Exercise prompt: In the news report on Peshawar private schools refusing students' vaccination, after what time did Nazar Hussain suggest anti-polio teams visit students' houses?

Selected extract:
_ _ _ _
Peshawar private schools decline students’ vaccination

Published April 24, 2019
The private schools and colleges of the provincial capital on Tuesday refused to allow vaccinators to administer anti-polio drops to students on campus citing the alleged adverse reaction by vaccination in a local school as the reason. — AFP/File
The private schools and colleges of the provincial capital on Tuesday refused to allow vaccinators to administer anti-polio drops to students on campus citing the alleged adverse reaction by vaccination in a local school as the reason. — AFP/File

PESHAWAR: The private schools and colleges of the provincial capital on Tuesday refused to allow vaccinators to administer anti-polio drops to students on campus citing the alleged adverse reaction by vaccination in a local school as the reason.

Read: Rumours fuel resistance to polio vaccines in KP

They urged the government to ensure the students’ vaccination at their homes to avoid any ‘mishap’.

All Pakistan Private Schools Association, Peshawar, president Dr Zakir Shah and National Education Council president Nazar Hussain told reporters at the Peshawar Press Club that they were shocked by the alleged vaccination reaction and considered it to be a very unfortunate happening.

“We cannot allow anti-polio teams to vaccinate children in our schools as owners cannot stand the parents’ pressure,” he said.

Dr Shah said if parents declined the children’s vaccination at home, then how private schools could allow that on their premises against the will of parents.

Accompanied by leaders of other private school associations, he said the alleged reaction had caused panic among parents, who took their children to hospitals for checkup.

Dr Shah said since schools were very sensitive places, the government should ensure the vaccination of children in the presence of their parents.

He feared that the parents could set schools on fire if their children’s vaccination on campus caused any reaction.

“The government should stop sending anti-polio teams to educational institutions for their safety,” he said warning the relevant officials will be held responsible in case of any mishap.

Mr Nazar Hussain suggested that the anti-polio teams visit the houses of students after 2pm for their vaccination in the parents’ presence.

“We (schools) can’t allow the students’ vaccination in the absence of parents,” he said.

Mr Hussain said the government should register a case against all those involved in the Peshawar incident.
_ _ _ _
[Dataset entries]
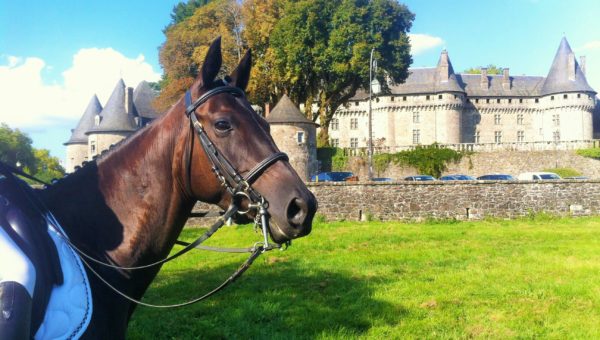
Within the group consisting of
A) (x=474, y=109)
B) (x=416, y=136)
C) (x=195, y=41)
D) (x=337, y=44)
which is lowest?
(x=416, y=136)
_ _ _ _
Task answer: After 2pm